Here’s a snippet of what those metrics look like:
# HELP go_goroutines Number of goroutines that currently exist.
# TYPE go_goroutines gauge
go_goroutines 150
# HELP cockroach_sql_qps SQL queries per second.
# TYPE cockroach_sql_qps counter
cockroach_sql_qps{node_id="1",type="total"} 12345.67
# HELP cockroach_kv_ops Key-value operations per second.
# TYPE cockroach_kv_ops counter
cockroach_kv_ops{node_id="1",type="reads"} 50000.00
cockroach_kv_ops{node_id="1",type="writes"} 10000.00
# HELP cockroach_liveness_heartbeat_latency_nanoseconds Latency of liveness heartbeats.
# TYPE cockroach_liveness_heartbeat_latency_nanoseconds histogram
cockroach_liveness_heartbeat_latency_nanoseconds_bucket{node_id="1",le="1000000"} 100
cockroach_liveness_heartbeat_latency_nanoseconds_bucket{node_id="1",le="10000000"} 200
cockroach_liveness_heartbeat_latency_nanoseconds_sum{node_id="1"} 1500000000
cockroach_liveness_heartbeat_latency_nanoseconds_count{node_id="1"} 300
To get this into Prometheus, you’d configure your prometheus.yml file to scrape these endpoints:
scrape_configs:
- job_name: 'cockroachdb'
static_configs:
- targets: ['node1:2112', 'node2:2112', 'node3:2112']
Once Prometheus is scraping these metrics, you can build dashboards in Grafana. Here are some key metrics to focus on:
- SQL QPS (
cockroach_sql_qps): Total SQL queries per second. A sudden drop can indicate an issue with the SQL layer or upstream application. - KV Ops (
cockroach_kv_ops): Total KV operations per second, broken down by reads and writes. Spikes here often correlate directly with SQL QPS. - KV Latency (
cockroach_kv_latency_nanoseconds): This is crucial. Look at_sumand_countto calculate the average, or use the histogram buckets for percentiles (e.g., p95, p99). High KV latency is the most common cause of slow SQL queries. - Replication RTT (
cockroach_raft_rtt_nanoseconds): Round-trip time for Raft heartbeats. High RTT indicates network or node issues impacting replication. - Store Bytes (
crdb_node_store_bytes): Total bytes on disk per node. Helps identify uneven data distribution or disk full issues.
Consider the cockroach_kv_latency_nanoseconds metric. It’s a histogram, and just looking at the _sum divided by _count gives you the average. However, averages can be misleading. To understand the worst-case experience for your users, you need percentiles. You can calculate these in Grafana using the histogram_quantile function:
histogram_quantile(0.95, sum by (le, node_id) (rate(cockroach_kv_latency_nanoseconds_bucket[5m])))
This query shows the 95th percentile KV latency over the last 5 minutes, aggregated by node. If this value is consistently high (e.g., hundreds of milliseconds), your SQL queries will be slow.

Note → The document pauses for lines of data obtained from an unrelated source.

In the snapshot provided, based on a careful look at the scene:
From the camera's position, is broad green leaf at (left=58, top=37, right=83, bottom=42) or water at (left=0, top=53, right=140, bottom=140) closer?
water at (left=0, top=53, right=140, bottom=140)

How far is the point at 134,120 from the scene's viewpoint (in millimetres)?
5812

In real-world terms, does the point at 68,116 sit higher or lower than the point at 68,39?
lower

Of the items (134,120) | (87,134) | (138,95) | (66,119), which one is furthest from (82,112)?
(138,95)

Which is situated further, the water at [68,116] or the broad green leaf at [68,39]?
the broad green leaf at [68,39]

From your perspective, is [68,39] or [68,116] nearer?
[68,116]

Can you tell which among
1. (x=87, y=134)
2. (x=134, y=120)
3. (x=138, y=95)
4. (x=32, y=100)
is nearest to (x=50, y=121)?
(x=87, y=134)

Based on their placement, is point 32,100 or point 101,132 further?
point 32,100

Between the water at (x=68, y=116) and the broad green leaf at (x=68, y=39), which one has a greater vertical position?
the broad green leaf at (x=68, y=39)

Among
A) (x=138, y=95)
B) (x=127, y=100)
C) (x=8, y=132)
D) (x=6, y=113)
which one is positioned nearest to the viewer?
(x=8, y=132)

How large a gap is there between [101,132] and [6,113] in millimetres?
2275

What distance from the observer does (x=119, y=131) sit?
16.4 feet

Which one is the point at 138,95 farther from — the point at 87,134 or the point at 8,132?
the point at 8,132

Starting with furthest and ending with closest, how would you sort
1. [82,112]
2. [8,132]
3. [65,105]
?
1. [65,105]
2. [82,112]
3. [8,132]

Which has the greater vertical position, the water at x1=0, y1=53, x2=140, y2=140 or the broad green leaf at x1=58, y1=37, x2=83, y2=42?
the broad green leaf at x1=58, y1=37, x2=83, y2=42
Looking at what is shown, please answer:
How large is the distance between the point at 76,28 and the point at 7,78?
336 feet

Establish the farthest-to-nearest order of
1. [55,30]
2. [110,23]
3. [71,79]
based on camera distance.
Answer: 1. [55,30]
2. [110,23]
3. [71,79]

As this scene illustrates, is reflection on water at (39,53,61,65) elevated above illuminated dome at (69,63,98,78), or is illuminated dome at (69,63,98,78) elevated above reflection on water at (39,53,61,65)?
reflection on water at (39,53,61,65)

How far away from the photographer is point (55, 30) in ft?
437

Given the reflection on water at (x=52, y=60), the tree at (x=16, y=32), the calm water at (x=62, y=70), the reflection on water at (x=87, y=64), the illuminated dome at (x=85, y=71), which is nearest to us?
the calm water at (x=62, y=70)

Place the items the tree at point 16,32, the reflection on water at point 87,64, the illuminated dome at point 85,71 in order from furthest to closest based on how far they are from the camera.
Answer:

The most counterintuitive aspect of CockroachDB’s performance is how tightly coupled the SQL and KV layers are, and how a single slow KV operation can cascade into slow SQL queries. It’s not just about the number of queries, but the cost of each underlying KV read or write.
The next step is often understanding how to optimize those KV operations, which leads to tuning your schema and SQL queries for better range access patterns.